Direction: Reproduce the data in its entirety, exactly as supplied.

━━━━━ Given information ━━━━━

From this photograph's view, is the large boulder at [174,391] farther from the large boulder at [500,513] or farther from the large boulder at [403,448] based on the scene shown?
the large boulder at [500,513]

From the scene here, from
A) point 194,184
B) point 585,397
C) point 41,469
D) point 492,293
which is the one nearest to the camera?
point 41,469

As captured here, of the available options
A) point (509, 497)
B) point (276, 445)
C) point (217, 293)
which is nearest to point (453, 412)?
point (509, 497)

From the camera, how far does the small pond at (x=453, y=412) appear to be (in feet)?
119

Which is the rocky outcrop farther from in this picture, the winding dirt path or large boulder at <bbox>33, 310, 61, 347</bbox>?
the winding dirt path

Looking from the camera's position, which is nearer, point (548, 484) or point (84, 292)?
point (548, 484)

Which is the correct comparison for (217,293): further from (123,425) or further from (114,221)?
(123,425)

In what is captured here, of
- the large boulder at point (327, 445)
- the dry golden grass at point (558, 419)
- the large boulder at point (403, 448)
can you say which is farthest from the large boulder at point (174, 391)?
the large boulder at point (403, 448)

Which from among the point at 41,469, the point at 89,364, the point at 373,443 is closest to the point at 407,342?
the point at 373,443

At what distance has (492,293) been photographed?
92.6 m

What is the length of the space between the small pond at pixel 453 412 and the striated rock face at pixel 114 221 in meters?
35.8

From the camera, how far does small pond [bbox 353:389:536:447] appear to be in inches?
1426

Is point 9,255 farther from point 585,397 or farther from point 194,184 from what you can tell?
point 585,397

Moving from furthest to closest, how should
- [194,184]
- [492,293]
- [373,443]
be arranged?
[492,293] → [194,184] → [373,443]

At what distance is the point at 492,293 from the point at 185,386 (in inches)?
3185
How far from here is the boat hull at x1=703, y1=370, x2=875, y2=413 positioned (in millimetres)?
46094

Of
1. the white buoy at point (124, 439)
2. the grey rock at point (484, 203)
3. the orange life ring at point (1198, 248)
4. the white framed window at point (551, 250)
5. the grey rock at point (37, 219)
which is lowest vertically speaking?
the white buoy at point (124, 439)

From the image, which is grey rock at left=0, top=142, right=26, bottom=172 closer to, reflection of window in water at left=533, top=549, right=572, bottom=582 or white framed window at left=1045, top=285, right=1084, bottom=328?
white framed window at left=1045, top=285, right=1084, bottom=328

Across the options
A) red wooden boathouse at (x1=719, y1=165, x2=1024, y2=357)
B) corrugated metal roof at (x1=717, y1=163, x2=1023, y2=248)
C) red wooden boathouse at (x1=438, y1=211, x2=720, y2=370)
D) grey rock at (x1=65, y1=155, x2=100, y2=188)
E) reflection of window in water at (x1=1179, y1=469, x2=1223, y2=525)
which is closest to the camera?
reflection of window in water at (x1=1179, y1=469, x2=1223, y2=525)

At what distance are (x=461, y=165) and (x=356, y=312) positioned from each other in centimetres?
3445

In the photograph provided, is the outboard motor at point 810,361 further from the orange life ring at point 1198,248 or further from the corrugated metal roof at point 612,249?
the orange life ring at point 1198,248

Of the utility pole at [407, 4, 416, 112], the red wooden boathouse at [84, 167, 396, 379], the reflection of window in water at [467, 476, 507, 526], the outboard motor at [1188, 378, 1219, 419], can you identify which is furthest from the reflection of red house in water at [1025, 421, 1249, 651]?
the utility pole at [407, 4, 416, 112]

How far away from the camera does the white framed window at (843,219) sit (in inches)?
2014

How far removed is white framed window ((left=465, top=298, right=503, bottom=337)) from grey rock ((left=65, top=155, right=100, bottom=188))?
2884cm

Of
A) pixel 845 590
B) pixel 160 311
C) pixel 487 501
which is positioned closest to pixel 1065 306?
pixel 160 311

━━━━━

Full response:
From this photograph's view, is the large boulder at [174,391] farther from the large boulder at [500,513] or farther from the large boulder at [403,448] based on the scene shown?
the large boulder at [500,513]

From the scene here, from
A) point 194,184
B) point 585,397
C) point 41,469
D) point 492,293
which is the one nearest to the camera?
point 41,469

As captured here, of the available options
A) point (509, 497)
B) point (276, 445)
C) point (217, 293)
which is nearest to point (453, 412)?
point (509, 497)

From the camera, how far does the small pond at (x=453, y=412) appear to be (in feet)?
119

Which is the rocky outcrop farther from in this picture, the winding dirt path or large boulder at <bbox>33, 310, 61, 347</bbox>?
the winding dirt path

Looking from the camera's position, which is nearer, point (548, 484) or point (84, 292)?
point (548, 484)

Which is the correct comparison for (217,293): further from (123,425) or further from (114,221)?
(123,425)

In what is captured here, of
- the large boulder at point (327, 445)
- the dry golden grass at point (558, 419)
- the large boulder at point (403, 448)
can you say which is farthest from the large boulder at point (174, 391)?
the large boulder at point (403, 448)

Which from among the point at 41,469, the point at 89,364, the point at 373,443 is closest to the point at 407,342?
the point at 373,443

At what distance has (492,293) been photographed?
92.6 m

What is the length of the space between the small pond at pixel 453 412 and the striated rock face at pixel 114 221 in meters?
35.8

From the camera, how far does small pond [bbox 353:389:536:447] appear to be in inches?
1426

Is point 9,255 farther from point 585,397 or farther from point 194,184 from what you can tell?
point 585,397

Moving from furthest to closest, how should
- [194,184]
- [492,293]
- [373,443]
be arranged?
[492,293] → [194,184] → [373,443]

At what distance is the point at 492,293 from the point at 185,386 (in inches)?
3185
How far from here is the boat hull at x1=703, y1=370, x2=875, y2=413 positioned (in millimetres)?
46094

Of
1. the white buoy at point (124, 439)
2. the grey rock at point (484, 203)
3. the orange life ring at point (1198, 248)
4. the white framed window at point (551, 250)
5. the grey rock at point (37, 219)
which is lowest vertically speaking?
the white buoy at point (124, 439)

From the image, which is grey rock at left=0, top=142, right=26, bottom=172 closer to, reflection of window in water at left=533, top=549, right=572, bottom=582 or white framed window at left=1045, top=285, right=1084, bottom=328?
white framed window at left=1045, top=285, right=1084, bottom=328

Across the options
A) red wooden boathouse at (x1=719, y1=165, x2=1024, y2=357)
B) corrugated metal roof at (x1=717, y1=163, x2=1023, y2=248)
C) red wooden boathouse at (x1=438, y1=211, x2=720, y2=370)
D) grey rock at (x1=65, y1=155, x2=100, y2=188)
E) reflection of window in water at (x1=1179, y1=469, x2=1223, y2=525)
which is closest to the camera?
reflection of window in water at (x1=1179, y1=469, x2=1223, y2=525)

At what distance are (x=461, y=165) and (x=356, y=312) positioned from each other in centimetres?
3445

In the photograph provided, is the outboard motor at point 810,361 further from the orange life ring at point 1198,248 or further from the corrugated metal roof at point 612,249?
the orange life ring at point 1198,248

Of the utility pole at [407, 4, 416, 112], the red wooden boathouse at [84, 167, 396, 379], the reflection of window in water at [467, 476, 507, 526], the outboard motor at [1188, 378, 1219, 419], can you identify which is furthest from the reflection of red house in water at [1025, 421, 1249, 651]?
the utility pole at [407, 4, 416, 112]

How far away from the camera does the white framed window at (843,219) sit (in inches)?
2014

How far removed is white framed window ((left=465, top=298, right=503, bottom=337)) from grey rock ((left=65, top=155, right=100, bottom=188))?
2884cm

Of
A) pixel 845 590
B) pixel 160 311
C) pixel 487 501
which is positioned closest to pixel 1065 306?
pixel 160 311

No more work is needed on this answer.